[Start Available data]
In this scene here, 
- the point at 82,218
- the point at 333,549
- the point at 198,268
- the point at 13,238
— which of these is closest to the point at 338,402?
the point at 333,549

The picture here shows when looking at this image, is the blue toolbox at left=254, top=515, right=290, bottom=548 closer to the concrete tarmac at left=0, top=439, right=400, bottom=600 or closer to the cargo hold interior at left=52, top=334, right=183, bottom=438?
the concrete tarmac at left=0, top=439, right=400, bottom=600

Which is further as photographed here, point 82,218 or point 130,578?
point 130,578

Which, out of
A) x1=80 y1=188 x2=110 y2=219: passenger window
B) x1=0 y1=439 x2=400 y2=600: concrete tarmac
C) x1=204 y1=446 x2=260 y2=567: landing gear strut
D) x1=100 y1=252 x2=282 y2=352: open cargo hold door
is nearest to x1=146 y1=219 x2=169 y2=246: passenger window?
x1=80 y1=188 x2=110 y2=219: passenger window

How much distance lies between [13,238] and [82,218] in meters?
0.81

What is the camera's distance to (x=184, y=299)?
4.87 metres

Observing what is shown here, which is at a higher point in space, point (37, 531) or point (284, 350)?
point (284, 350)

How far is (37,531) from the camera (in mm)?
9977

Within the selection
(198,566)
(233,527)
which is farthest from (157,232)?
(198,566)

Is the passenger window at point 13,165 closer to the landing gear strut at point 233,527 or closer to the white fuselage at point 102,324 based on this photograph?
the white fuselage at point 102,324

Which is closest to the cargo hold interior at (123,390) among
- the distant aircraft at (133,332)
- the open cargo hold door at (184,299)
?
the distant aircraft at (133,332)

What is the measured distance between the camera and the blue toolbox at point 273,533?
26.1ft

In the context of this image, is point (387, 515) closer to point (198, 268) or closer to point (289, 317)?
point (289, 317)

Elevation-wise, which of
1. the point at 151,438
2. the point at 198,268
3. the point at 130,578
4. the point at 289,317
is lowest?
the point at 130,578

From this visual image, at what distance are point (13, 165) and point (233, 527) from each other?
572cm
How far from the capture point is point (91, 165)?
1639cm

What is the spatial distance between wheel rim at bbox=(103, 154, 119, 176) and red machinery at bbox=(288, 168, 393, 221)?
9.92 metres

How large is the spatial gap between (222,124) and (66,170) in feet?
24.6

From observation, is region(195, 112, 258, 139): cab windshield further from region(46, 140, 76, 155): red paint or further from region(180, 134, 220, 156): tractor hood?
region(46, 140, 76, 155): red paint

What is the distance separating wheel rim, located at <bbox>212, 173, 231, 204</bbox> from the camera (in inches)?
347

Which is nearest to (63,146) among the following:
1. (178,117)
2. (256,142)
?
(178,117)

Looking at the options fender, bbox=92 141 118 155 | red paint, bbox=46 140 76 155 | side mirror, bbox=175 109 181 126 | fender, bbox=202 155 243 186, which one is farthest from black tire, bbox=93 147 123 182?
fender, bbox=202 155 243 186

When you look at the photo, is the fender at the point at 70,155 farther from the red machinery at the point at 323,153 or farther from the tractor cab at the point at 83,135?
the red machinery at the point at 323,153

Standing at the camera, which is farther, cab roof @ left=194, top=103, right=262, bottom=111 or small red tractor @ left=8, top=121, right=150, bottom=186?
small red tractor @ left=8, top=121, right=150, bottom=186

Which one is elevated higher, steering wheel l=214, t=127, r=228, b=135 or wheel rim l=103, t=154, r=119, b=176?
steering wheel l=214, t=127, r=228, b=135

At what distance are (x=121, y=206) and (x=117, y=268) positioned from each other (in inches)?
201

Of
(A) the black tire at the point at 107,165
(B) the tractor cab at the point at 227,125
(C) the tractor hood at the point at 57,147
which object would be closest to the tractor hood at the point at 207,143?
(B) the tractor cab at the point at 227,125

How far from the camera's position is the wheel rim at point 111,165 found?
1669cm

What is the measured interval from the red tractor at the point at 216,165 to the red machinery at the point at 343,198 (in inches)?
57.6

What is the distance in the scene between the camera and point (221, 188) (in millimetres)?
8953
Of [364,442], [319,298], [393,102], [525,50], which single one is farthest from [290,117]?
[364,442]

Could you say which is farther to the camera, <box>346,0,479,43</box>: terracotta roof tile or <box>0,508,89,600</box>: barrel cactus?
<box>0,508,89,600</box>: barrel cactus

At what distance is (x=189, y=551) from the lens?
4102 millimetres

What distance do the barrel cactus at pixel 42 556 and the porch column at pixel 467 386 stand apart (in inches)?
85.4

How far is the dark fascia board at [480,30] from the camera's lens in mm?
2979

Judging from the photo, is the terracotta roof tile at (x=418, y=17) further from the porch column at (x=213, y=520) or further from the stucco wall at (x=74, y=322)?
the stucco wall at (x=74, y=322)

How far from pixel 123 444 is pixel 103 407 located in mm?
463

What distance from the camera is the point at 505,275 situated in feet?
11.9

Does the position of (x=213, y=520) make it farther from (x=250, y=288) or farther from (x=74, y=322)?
[End Available data]
- **Direction**
Quote only the lines from the one containing "How far is the" through the final line of the records, with both ends included.

- **Right answer**
How far is the dark fascia board at [480,30] from the camera's lens in mm?
2979

Judging from the photo, is the terracotta roof tile at (x=418, y=17) further from the porch column at (x=213, y=520) or further from the stucco wall at (x=74, y=322)?
the stucco wall at (x=74, y=322)

How far from pixel 123 444 is pixel 103 407 located in mm?
463

What distance from the camera is the point at 505,275 situated in feet?
11.9

Does the position of (x=213, y=520) make it farther from (x=250, y=288) or farther from (x=74, y=322)?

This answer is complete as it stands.